Radioactive substances fight cancer in the mini-lab

Two Dresden research institutes want to reduce the number of animal experiments in radiopharmaceutical research with a new Idea

Radioactivity can save lives. When neither chemotherapy or surgery nor radiation from the outside help against a tumor, modern medicine uses so-called radiopharmaceuticals. These radioactive drugs not only detect cancer cells, they also enable targeted radiation from the inside to destroy the tumor. However, before such substances become available for use in humans, extensive animal testing is currently required during their development. A joint project of the Fraunhofer Institute for Material and Beam Technology IWS in Dresden and the Helmholtz-Zentrum Dresden-Rossendorf (HZDR) is currently researching an alternative method to this. Artificial organ structures and tumors in chip format form the basis for this.

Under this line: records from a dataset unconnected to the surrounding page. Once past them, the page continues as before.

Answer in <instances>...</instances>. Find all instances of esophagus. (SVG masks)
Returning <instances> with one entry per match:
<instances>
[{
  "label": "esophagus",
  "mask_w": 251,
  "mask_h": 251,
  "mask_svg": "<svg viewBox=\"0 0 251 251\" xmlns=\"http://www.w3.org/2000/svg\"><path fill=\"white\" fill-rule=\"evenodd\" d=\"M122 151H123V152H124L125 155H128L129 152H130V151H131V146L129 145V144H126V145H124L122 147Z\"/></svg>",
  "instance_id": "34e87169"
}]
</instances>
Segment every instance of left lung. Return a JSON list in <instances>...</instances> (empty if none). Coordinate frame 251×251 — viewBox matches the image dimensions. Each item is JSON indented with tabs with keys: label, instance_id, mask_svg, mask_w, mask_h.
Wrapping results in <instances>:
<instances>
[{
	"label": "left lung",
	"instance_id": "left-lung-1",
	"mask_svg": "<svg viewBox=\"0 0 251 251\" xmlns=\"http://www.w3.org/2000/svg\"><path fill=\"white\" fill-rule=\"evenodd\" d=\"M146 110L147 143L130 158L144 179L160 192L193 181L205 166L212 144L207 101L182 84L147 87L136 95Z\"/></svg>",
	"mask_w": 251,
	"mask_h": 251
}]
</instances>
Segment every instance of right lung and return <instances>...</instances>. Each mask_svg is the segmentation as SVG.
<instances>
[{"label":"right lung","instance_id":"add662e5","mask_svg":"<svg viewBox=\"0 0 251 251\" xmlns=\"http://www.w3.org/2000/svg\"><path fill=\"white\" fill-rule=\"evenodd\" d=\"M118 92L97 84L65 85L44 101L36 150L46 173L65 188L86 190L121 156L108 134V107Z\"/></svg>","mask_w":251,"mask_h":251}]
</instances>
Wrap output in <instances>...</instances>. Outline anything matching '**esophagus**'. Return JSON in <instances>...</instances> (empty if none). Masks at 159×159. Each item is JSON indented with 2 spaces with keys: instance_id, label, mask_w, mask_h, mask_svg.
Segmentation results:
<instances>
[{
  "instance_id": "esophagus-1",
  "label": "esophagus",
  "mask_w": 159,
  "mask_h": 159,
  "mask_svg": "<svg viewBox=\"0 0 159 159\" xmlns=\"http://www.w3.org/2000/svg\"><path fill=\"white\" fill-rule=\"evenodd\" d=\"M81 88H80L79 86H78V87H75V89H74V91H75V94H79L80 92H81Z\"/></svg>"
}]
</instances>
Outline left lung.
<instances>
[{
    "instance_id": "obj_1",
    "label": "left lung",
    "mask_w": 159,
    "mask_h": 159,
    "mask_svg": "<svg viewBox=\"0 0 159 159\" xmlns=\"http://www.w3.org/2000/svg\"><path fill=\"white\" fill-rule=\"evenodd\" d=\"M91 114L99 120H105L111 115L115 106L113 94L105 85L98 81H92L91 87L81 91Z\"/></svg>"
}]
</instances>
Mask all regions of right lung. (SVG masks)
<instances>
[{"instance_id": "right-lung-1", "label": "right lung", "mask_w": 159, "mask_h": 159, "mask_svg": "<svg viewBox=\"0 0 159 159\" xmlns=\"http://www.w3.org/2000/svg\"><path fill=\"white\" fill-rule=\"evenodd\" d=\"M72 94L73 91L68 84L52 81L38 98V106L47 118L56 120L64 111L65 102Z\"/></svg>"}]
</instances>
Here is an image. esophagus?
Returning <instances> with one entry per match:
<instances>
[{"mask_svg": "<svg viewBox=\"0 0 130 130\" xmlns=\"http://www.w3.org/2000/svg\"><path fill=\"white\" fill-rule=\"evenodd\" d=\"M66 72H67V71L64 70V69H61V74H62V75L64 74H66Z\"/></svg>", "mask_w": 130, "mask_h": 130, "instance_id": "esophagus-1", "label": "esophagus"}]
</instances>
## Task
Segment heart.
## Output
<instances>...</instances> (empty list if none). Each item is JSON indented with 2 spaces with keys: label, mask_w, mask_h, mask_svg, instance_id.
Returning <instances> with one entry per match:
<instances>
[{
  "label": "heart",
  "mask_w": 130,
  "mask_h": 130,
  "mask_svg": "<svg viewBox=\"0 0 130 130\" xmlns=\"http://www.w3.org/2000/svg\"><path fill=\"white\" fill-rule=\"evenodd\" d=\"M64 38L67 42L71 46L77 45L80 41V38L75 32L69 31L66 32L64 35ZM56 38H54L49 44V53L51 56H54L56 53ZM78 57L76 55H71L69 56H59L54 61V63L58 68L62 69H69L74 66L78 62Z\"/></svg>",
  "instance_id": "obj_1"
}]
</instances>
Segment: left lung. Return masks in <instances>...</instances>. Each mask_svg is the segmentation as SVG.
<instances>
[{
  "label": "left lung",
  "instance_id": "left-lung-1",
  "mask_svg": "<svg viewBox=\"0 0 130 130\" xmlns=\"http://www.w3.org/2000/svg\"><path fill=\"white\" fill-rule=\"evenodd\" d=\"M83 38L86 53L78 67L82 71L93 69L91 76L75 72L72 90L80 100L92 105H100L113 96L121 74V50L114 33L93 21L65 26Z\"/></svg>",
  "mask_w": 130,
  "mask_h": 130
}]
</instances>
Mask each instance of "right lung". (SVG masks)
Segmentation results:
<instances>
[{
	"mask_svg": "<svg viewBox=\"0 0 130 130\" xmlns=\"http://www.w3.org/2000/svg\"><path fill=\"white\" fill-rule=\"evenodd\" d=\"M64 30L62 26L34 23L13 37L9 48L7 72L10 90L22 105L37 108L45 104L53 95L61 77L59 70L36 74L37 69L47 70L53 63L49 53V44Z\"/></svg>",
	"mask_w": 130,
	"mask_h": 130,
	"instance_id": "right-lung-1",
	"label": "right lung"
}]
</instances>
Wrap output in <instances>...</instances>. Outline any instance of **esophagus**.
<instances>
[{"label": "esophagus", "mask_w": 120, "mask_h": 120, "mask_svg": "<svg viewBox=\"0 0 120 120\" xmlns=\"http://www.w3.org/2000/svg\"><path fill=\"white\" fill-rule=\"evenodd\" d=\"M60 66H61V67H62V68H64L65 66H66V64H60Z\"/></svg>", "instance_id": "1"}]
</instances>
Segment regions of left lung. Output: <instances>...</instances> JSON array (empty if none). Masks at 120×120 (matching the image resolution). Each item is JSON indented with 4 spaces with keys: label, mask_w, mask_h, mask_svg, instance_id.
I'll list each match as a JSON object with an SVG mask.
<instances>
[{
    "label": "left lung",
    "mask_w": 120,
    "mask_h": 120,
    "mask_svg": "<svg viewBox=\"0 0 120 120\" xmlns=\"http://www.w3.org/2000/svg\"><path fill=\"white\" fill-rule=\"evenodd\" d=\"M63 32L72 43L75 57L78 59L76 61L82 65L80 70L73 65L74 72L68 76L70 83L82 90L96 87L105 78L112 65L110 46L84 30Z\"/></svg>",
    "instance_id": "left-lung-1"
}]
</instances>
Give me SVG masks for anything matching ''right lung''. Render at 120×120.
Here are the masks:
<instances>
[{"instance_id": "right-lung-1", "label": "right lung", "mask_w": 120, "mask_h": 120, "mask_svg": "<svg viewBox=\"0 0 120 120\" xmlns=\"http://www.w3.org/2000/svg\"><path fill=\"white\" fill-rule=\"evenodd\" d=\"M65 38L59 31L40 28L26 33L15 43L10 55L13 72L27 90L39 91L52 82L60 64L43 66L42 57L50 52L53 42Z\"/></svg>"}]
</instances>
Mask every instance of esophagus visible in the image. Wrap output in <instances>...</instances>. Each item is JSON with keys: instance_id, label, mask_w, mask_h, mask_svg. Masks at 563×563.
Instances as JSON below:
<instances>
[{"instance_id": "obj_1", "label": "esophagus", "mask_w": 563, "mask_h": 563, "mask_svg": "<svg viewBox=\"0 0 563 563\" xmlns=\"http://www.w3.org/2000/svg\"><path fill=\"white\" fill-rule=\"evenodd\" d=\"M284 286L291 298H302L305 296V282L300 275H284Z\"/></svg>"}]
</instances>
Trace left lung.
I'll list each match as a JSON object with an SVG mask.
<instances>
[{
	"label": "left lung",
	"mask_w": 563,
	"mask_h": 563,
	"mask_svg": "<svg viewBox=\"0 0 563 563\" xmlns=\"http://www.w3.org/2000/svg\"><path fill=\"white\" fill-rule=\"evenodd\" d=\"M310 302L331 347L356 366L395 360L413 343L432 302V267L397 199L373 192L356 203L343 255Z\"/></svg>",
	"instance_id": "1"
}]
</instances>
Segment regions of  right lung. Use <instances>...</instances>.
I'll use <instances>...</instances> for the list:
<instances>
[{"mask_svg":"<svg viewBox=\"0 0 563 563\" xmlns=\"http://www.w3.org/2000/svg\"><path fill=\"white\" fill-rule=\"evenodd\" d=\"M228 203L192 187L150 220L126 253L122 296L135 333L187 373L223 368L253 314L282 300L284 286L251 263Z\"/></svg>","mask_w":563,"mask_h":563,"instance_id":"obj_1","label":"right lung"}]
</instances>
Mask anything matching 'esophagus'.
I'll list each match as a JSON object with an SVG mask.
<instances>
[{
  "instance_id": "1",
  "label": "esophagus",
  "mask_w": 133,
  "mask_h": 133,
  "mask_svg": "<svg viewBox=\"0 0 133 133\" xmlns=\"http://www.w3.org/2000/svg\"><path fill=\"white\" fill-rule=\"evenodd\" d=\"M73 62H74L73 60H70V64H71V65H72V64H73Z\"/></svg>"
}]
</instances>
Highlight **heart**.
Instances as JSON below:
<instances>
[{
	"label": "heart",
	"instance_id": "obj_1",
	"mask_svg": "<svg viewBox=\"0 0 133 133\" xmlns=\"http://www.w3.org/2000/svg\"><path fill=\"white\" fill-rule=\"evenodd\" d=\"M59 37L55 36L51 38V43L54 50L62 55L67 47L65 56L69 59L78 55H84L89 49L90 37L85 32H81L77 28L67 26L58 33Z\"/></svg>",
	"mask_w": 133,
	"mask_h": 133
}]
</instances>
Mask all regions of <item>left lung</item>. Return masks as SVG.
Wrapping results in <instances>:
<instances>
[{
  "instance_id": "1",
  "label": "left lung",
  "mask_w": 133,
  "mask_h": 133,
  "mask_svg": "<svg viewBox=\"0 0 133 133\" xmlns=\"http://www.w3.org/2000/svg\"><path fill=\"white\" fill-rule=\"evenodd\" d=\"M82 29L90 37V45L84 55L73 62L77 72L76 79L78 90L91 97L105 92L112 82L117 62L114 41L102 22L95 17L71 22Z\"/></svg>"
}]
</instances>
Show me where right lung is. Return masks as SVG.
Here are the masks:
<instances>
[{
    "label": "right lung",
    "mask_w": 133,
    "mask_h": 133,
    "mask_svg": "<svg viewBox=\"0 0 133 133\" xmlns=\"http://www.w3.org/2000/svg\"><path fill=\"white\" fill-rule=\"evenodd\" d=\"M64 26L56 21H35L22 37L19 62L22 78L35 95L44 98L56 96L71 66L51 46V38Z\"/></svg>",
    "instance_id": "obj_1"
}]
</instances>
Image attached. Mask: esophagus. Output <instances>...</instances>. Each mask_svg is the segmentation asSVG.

Foto: Ein Projektteam von HZDR und Fraunhofer IWS forscht daran, mithilfe von sogenannten mikrophysiologischen Systemen Tierversuche zu reduzieren, die aktuell vor der Anwendung am Menschen notwendig sind. ©Copyright: Amac Garbe//Fraunhofer IWS

An HZDR and Fraunhofer IWS project team is researching how to use so-called microphysiological systems to reduce animal testing, which is currently necessary before human application.

Source: Amac Garbe//Fraunhofer IWS | Download

In 2021, a total of 1.86 million vertebrates and cephalopods were used for research purposes in Germany, according to information from the Federal Ministry of Food and Agriculture. Although this is two percent less than in the previous year, it is still a very large number. The animals most commonly used in German laboratories are mice, fish and rats. “Currently, many research tasks require the help of such animal experiments to be solved,” Dr. Wiebke Sihver from the HZDR's Radionuclide Diagnostics Department points out. This is why searching for alternative options remains enormously important, she adds. “In addition, animal models often lack important references to the human organism.”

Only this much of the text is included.